Facility and environmental issues are mixed but important. Numerous reviewers praise the facility as very clean and well cared-for, while others describe unsanitary incidents such as soiled linens left in rooms, persistent smells, animals in rooms, and staff not washing hands. Several reviews note cramped or shared rooms (including 3-to-a-room arrangements), hot small rooms, and photos that exaggerate space. Food is another frequent pain point: many cite terrible food, overcooked or hard-to-chew meat, and poor vegetarian options, though some reviewers praise attentive food staff and procedural accommodations. Noise and rest disruption from roommates and late-night visitors is a recurring complaint that affects patient recovery and satisfaction.
Management and communication show a wide spectrum. Some reviewers describe professional management, kind leadership, and staff who treat residents with dignity and respect. Others accuse the administration of being profit-driven, disorganized, and lacking oversight—citing history of violations, inadequate policies (rules apparently made up or not written), poor visitor management, and front-desk staff who can be rude or overwhelmed. Serious safety concerns are reported by multiple families: allegations of neglect (no bed baths or sheet changes for days), verbal abuse, suspected inappropriate medication practices, and a COVID outbreak with allegedly poor family notification. Accessibility problems and ADA compliance issues are also raised, including denial of service dog visits and threatened legal action.
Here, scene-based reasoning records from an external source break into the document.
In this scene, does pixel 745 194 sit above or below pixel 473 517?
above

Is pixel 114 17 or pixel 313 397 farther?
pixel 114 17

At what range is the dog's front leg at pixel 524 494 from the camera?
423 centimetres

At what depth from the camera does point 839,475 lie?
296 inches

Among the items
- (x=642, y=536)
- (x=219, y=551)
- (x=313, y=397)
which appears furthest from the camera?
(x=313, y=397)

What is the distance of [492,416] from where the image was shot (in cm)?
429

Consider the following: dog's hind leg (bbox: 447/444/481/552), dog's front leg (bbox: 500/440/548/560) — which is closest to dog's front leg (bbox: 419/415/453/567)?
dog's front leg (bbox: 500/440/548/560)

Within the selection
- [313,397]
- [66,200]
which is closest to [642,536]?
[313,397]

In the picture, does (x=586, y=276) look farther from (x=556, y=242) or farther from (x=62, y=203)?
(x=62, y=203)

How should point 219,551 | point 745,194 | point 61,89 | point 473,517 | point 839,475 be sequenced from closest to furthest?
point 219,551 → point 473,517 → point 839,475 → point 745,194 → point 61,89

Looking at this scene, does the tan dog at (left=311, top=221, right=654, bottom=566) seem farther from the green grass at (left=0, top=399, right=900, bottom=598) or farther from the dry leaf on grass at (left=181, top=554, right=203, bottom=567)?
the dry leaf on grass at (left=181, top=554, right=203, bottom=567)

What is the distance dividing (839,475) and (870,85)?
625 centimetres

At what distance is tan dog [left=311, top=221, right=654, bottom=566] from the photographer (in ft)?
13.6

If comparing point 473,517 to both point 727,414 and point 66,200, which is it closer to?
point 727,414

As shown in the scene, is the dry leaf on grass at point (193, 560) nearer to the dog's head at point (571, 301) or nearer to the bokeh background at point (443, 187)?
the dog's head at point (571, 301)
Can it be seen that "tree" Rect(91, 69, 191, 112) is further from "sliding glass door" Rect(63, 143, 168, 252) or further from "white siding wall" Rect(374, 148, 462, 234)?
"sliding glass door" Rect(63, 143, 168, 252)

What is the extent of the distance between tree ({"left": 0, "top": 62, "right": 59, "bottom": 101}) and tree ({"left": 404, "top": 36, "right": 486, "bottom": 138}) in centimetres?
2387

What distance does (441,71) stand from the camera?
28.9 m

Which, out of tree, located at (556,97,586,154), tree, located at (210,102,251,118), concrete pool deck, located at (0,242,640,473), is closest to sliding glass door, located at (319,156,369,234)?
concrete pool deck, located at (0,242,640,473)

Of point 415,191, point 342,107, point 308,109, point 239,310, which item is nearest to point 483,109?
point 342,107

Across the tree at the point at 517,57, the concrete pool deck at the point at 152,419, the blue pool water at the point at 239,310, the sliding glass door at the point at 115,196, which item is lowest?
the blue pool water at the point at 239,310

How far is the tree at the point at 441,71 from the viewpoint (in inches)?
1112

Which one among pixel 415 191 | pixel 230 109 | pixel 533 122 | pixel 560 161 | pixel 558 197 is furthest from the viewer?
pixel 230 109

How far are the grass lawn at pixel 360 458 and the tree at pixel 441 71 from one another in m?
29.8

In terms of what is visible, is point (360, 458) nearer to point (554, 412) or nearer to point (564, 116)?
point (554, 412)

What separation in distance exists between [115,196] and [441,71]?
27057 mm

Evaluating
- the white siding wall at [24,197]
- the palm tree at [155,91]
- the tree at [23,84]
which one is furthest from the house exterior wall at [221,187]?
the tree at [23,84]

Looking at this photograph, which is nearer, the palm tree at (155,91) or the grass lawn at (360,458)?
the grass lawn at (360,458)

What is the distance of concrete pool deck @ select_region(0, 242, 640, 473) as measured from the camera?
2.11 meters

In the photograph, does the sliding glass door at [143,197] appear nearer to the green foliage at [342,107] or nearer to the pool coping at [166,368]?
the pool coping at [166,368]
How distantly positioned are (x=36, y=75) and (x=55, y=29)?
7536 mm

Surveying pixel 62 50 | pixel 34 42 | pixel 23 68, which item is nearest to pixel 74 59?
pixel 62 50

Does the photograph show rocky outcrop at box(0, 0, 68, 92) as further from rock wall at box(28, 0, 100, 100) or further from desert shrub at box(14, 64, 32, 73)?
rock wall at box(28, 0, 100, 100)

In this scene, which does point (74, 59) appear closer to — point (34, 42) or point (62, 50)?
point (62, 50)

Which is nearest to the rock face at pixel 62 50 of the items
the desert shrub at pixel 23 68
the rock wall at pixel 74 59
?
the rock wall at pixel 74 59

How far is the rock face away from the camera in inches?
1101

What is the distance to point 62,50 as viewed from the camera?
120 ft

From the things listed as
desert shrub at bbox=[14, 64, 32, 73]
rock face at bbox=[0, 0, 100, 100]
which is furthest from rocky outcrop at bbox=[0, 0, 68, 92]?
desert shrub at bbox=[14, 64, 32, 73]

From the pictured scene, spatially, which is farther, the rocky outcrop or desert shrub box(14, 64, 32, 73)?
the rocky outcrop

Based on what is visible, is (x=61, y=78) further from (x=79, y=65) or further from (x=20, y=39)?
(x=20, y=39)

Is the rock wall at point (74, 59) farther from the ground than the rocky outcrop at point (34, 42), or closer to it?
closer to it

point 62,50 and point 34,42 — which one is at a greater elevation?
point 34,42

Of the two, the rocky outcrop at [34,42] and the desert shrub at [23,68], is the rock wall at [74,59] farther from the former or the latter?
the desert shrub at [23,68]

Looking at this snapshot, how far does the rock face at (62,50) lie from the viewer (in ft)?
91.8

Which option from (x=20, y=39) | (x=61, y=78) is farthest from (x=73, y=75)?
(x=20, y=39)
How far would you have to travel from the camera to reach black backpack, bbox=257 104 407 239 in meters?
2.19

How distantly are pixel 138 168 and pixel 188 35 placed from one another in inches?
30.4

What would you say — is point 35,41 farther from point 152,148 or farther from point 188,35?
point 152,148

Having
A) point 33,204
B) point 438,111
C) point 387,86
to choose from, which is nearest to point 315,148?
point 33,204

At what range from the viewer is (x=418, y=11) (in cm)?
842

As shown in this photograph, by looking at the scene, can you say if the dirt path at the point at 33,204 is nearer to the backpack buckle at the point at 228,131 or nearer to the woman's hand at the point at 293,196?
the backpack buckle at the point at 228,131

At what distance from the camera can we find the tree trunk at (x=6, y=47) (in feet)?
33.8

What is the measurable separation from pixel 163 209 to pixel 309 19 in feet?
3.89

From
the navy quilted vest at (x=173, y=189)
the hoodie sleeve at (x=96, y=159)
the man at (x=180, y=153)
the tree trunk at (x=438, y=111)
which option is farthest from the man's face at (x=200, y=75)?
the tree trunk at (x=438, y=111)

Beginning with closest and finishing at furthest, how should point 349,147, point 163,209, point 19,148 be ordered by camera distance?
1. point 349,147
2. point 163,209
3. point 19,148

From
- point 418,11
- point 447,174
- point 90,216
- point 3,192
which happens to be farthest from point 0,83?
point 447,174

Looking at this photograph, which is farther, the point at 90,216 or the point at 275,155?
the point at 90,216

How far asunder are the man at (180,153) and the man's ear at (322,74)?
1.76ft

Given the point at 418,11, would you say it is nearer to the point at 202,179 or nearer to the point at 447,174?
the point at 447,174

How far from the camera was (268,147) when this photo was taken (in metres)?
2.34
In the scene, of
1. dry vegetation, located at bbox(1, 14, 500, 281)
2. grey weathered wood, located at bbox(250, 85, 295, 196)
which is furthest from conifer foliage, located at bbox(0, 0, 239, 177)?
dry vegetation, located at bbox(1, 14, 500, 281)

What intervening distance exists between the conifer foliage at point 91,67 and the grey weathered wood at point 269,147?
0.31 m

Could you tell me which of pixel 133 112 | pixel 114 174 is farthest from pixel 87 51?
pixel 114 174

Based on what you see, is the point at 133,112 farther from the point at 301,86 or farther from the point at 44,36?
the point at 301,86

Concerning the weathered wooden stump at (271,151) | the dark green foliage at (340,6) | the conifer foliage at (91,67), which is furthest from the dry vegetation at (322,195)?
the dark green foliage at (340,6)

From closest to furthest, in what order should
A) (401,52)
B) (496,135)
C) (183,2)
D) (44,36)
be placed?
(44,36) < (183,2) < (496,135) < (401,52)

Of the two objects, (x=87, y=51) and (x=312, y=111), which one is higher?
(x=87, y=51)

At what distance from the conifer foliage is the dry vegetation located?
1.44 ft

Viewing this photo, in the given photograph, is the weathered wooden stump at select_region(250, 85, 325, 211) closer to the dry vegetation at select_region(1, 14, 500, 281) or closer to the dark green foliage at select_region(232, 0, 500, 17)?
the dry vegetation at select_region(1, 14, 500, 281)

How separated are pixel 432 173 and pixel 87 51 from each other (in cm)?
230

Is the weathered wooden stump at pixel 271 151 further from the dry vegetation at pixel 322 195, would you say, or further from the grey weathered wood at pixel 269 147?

A clear pattern in these reviews is variability by unit, shift, and individual staff. Positive reports are most common for the rehabilitation teams, certain nurses, and social services, while negative reports cluster around long-term skilled nursing care, night/weekend staffing, and administrative actions. This suggests the facility can deliver excellent rehab-focused care but struggles to provide consistent, well-supervised nursing and supportive services for all residents at all times. For prospective residents and families, these reviews suggest the facility may be a good option for short-term rehab when the therapy teams are engaged and understaffing is less evident, but warrants caution for longer-term stays or highly vulnerable patients due to inconsistent staffing, communication, infection-control concerns, and variable sanitation. Families should ask direct questions about staffing ratios by shift, written visitation and medication policies, infection control procedures, room occupancy and dimensions, and read the most recent state inspection reports before committing.